Kurt stared down at the Master Ball in Kenta’s hand, then picked it up in his own and examined it with fascinated eyes. “But . . . but . . . where did you get this?” he whispered loudly, his voice choked with awe. “This is the World Wonder of Japan!”
“Yeah, and soon the world may very well wonder how we became the next WWII Germany,” Kenta said dourly, narrowing his eyes. “You may not know this, but our government seized all data on the Master Ball after shutting Silph Corporation down two months ago. On top of that, they’ve got over ninety percent of all the trained pokémon in Japan, and the few remaining people who can still be legally considered trainers have barely any power at all.

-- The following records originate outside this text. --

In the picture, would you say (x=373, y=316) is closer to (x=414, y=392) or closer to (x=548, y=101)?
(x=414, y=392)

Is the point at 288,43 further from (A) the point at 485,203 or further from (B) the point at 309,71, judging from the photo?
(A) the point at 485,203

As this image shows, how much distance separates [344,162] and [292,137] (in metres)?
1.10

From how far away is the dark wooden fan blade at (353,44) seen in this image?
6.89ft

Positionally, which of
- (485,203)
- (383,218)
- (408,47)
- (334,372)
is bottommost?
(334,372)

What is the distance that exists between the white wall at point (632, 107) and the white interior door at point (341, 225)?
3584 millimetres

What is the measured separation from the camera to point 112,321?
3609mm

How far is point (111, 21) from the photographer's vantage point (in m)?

“Do you understand what I’m getting at? Led by G.R.I.P., the government now has control over an obedient army of super-creatures who can do virtually anything. They don’t need us normal people for anything but work. How long will it be before some corrupt politician attempts to become a ruler with this new power? What will we do, then?”
Kurt looked horrified. Around Kenta, he could hear eavesdropping prisoners muttering to each other. He caught little bits of words and phrases, such as “got a point,” “never liked them,” “conspiracy theorist,” and “I knew it!” Ignoring them for the moment, he focused his eyes on Kurt, who was still grasping the Master Ball. “Maybe I’m just paranoid, but there’s no excusing the fact that we have a major power difference between the government and the people of Japan as of this morning.”
Kenta pointed at Kurt’s gnarly hands. “That’s where you come in. Kurt, you’ve got the experience and wisdom needed to analyze the Master Ball to the fullest. I need you . . .” He annunciated his words intently. “To duplicate it.”